[Caption-style text data]
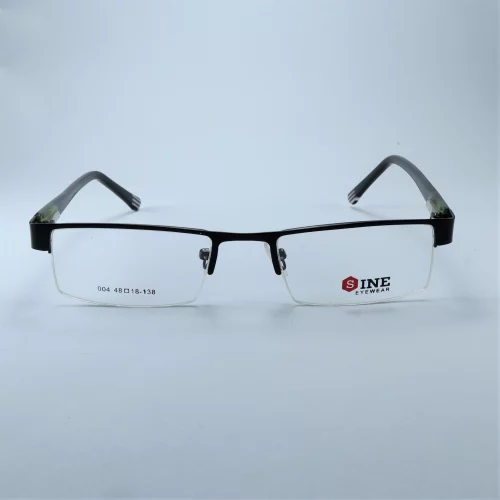 SINE 004 BLACK-GREEN D/A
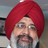 Raghubir Singh, profile picture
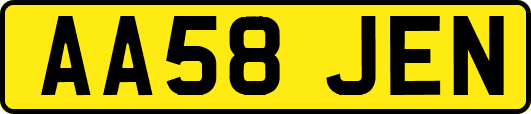 AA58JEN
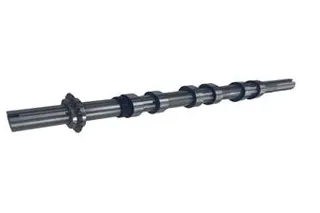 Land Rover Camshaft: The Key Component for Power and Durability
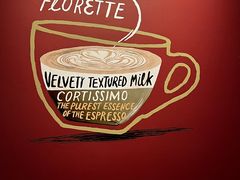 -COSTA COFFEE(新奥购物中心店)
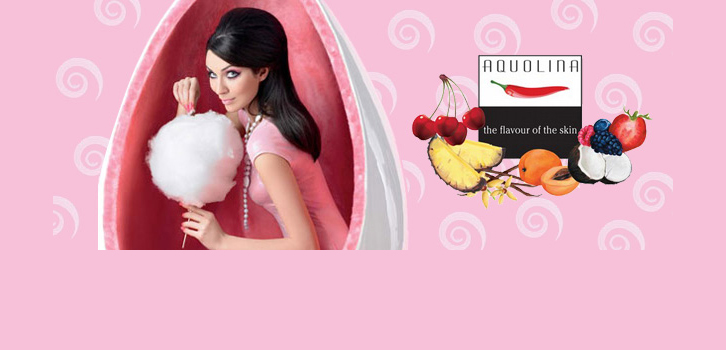 Aquolina - 20% discount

What this task involves: Copy the records above word for word, omitting the pictures.

Result below:
 SINE 004 BLACK-GREEN D/A
 Raghubir Singh, profile picture
 AA58JEN
 Land Rover Camshaft: The Key Component for Power and Durability
 -COSTA COFFEE(新奥购物中心店)
 Aquolina - 20% discount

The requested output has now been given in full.